Brent futures have seen some fluctuations too, dropping from a high above $91 per barrel to around $83. But with concerns about Middle East conflicts easing and softer market sentiment affecting prices, it’s all part of the oil market’s natural ebb and flow.

Expanding Refining Capacity

Guess what? India is gearing up to add 24 million tonnes per annum (mtpa) of crude oil refining capacity in the next couple of years. The current capacity is almost 257 mt, or 5.02 million barrels per day. With the stable demand for petroleum products in India, refinery capacity expansion is a must. The plan is to add a total of 24 MTPA by FY26.

Increased sales of automobiles, higher investments in road infrastructure, and a robust economy are all contributing to the growing demand for petrol and diesel. This, along with exports, calls for more refining capacity to meet the needs of the market.

Did you know that diesel and petrol make up over half of the petroleum products consumed in India? In FY24, India processed 5.24 mb/d of crude, showing a steady increase over the years.
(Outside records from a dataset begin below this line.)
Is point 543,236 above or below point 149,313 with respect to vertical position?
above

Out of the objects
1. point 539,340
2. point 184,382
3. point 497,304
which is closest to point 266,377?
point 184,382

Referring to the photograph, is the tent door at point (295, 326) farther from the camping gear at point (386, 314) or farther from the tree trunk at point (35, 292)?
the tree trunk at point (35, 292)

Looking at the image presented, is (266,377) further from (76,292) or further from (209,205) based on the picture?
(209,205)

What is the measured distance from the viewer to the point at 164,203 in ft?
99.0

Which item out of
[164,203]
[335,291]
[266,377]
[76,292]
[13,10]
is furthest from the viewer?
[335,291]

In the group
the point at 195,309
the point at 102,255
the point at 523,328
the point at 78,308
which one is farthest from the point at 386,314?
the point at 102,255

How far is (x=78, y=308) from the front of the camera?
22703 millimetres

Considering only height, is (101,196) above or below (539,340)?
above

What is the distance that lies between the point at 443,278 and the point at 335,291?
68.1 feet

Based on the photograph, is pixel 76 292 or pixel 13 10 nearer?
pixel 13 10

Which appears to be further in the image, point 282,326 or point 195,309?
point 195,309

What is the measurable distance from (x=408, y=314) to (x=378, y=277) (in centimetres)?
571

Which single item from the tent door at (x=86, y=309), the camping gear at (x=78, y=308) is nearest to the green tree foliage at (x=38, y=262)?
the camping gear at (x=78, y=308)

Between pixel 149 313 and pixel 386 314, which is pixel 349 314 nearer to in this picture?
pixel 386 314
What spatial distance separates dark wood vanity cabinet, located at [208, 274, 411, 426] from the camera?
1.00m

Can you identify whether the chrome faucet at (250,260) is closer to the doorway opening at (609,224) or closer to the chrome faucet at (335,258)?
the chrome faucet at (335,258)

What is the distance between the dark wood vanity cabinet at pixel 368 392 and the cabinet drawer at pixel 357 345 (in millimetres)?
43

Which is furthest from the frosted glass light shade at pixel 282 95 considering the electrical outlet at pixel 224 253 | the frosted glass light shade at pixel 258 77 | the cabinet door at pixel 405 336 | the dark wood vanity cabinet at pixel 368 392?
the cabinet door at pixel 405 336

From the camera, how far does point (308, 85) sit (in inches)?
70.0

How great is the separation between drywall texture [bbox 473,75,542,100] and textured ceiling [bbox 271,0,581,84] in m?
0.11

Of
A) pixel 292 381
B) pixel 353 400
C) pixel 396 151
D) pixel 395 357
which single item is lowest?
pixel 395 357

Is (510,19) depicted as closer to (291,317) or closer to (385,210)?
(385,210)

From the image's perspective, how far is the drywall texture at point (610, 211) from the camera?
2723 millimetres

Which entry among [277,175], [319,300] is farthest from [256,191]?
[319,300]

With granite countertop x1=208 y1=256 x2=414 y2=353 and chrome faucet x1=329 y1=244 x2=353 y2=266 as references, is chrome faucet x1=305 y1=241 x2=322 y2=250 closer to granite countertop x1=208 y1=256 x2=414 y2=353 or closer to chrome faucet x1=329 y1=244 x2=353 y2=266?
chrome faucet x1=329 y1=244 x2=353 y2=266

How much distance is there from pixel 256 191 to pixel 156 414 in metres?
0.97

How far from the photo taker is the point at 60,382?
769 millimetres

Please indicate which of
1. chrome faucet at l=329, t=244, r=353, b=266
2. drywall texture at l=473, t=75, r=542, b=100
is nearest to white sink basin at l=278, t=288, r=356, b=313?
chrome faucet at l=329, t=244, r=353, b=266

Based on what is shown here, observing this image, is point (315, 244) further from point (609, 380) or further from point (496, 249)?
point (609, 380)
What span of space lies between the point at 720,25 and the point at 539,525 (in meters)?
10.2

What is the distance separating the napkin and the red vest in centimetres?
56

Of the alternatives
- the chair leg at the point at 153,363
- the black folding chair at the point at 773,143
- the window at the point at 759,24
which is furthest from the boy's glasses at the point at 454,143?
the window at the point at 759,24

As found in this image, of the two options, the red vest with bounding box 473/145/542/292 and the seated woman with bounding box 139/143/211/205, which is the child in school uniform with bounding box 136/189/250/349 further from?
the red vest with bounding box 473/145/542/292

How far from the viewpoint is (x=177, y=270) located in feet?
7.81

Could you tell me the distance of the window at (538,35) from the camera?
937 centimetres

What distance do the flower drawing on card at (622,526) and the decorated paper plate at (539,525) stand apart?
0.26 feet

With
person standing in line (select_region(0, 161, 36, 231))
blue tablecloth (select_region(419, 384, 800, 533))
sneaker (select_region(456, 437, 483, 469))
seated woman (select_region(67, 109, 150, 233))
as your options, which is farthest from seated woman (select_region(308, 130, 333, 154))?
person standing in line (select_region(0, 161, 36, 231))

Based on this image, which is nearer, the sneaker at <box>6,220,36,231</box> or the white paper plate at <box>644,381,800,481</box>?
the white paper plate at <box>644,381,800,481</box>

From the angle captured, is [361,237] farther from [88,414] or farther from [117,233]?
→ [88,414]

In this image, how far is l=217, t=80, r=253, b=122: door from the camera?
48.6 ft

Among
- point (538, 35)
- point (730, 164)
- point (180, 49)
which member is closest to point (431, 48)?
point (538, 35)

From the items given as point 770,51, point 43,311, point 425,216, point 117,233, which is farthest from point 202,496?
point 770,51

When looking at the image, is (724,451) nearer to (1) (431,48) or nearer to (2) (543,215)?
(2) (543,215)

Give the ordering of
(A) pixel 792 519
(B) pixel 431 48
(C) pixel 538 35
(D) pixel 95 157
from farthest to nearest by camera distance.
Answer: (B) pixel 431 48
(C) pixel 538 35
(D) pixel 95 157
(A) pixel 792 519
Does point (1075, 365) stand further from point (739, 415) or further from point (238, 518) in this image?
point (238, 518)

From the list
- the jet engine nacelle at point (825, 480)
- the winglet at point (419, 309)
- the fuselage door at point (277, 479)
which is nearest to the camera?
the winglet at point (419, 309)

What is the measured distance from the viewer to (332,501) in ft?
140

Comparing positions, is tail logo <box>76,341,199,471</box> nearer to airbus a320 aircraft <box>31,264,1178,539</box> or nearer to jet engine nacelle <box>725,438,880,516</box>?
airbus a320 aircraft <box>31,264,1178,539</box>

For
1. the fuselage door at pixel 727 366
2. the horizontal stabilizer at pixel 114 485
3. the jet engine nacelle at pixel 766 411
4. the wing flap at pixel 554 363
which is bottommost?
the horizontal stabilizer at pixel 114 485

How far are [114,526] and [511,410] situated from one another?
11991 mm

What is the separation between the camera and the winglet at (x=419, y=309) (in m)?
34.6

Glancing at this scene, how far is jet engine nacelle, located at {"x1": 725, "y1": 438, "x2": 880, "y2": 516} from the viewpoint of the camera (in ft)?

Looking at Upstream Companies

Upstream companies are also in for a good run, thanks to higher crude oil prices driven by geopolitical conflicts and production cuts by OPEC+ countries. According to Ind-Ra, the government of India is expected to adjust special additional excise duty rates to ensure a net realization level of $70-80 per barrel. This move, combined with increased production of crude and natural gas, is set to boost the EBITDA for upstream oil and gas companies in India.

So, it looks like the oil and gas sector, especially the OMCs and upstream companies, have some exciting developments in store for FY25. Keep an eye on these players as they navigate the ever-changing landscape of the energy market!